*** Opening Exercise data ***

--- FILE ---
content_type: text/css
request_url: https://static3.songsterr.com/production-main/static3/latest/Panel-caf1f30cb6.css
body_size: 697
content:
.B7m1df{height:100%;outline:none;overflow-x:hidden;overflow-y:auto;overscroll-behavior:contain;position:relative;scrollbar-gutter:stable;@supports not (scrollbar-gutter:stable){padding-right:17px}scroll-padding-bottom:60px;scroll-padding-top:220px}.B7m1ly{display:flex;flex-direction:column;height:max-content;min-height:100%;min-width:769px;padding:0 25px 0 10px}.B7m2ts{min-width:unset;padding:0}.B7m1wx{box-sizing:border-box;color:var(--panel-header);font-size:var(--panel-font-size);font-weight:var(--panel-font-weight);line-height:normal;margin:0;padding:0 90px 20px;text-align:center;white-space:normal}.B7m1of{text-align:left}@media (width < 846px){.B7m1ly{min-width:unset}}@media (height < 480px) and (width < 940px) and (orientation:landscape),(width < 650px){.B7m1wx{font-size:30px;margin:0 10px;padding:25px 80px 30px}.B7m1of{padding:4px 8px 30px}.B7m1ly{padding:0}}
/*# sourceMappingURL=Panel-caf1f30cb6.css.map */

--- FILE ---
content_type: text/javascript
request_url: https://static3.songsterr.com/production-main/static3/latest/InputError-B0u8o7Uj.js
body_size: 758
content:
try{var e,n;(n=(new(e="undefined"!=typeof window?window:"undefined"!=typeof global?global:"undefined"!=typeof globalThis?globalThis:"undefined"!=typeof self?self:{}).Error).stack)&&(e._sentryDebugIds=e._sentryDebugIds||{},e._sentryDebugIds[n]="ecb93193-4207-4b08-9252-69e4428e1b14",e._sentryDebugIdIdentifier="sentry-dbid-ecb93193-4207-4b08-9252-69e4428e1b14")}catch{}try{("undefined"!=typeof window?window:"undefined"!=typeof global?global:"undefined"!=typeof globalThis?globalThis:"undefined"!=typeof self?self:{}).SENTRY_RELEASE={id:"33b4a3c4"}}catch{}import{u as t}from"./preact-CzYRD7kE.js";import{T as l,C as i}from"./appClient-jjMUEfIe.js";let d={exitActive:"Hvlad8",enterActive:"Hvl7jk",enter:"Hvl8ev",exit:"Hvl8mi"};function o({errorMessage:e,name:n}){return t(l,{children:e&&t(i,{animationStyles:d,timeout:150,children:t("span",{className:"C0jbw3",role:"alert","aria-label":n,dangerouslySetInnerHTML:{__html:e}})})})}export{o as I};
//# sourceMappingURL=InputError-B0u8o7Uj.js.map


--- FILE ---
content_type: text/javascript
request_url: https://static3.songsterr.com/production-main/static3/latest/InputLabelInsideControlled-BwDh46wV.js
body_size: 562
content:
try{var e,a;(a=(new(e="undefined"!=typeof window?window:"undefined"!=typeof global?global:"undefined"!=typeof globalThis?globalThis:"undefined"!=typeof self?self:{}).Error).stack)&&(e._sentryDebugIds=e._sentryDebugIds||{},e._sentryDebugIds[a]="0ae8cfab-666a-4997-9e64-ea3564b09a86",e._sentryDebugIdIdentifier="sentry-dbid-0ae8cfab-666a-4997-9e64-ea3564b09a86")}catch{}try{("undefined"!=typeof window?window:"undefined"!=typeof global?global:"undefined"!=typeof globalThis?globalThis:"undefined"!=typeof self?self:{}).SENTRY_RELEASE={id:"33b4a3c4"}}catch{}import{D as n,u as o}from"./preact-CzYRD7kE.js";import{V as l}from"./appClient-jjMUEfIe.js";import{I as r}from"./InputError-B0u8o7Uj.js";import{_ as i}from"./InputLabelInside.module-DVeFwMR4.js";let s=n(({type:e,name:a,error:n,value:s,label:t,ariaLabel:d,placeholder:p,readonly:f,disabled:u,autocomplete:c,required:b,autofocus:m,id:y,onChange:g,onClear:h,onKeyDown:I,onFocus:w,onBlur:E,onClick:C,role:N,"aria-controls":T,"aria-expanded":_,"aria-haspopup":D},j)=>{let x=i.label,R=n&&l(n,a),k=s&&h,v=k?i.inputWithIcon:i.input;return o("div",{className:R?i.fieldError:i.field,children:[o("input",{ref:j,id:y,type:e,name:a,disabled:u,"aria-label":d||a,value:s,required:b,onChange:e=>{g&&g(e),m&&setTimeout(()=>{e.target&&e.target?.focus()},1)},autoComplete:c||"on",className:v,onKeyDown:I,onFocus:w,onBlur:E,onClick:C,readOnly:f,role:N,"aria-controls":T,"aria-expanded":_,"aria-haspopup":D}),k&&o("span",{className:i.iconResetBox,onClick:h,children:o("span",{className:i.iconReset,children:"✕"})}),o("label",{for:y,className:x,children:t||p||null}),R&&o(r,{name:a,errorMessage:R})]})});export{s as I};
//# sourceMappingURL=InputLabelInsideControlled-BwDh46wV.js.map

*** Closing Exercise data ***

== Problem statement ==
Lines containing the string "latest" are the ones to copy from the entries above.

== Solution ==
request_url: https://static3.songsterr.com/production-main/static3/latest/Panel-caf1f30cb6.css
request_url: https://static3.songsterr.com/production-main/static3/latest/InputError-B0u8o7Uj.js
request_url: https://static3.songsterr.com/production-main/static3/latest/InputLabelInsideControlled-BwDh46wV.js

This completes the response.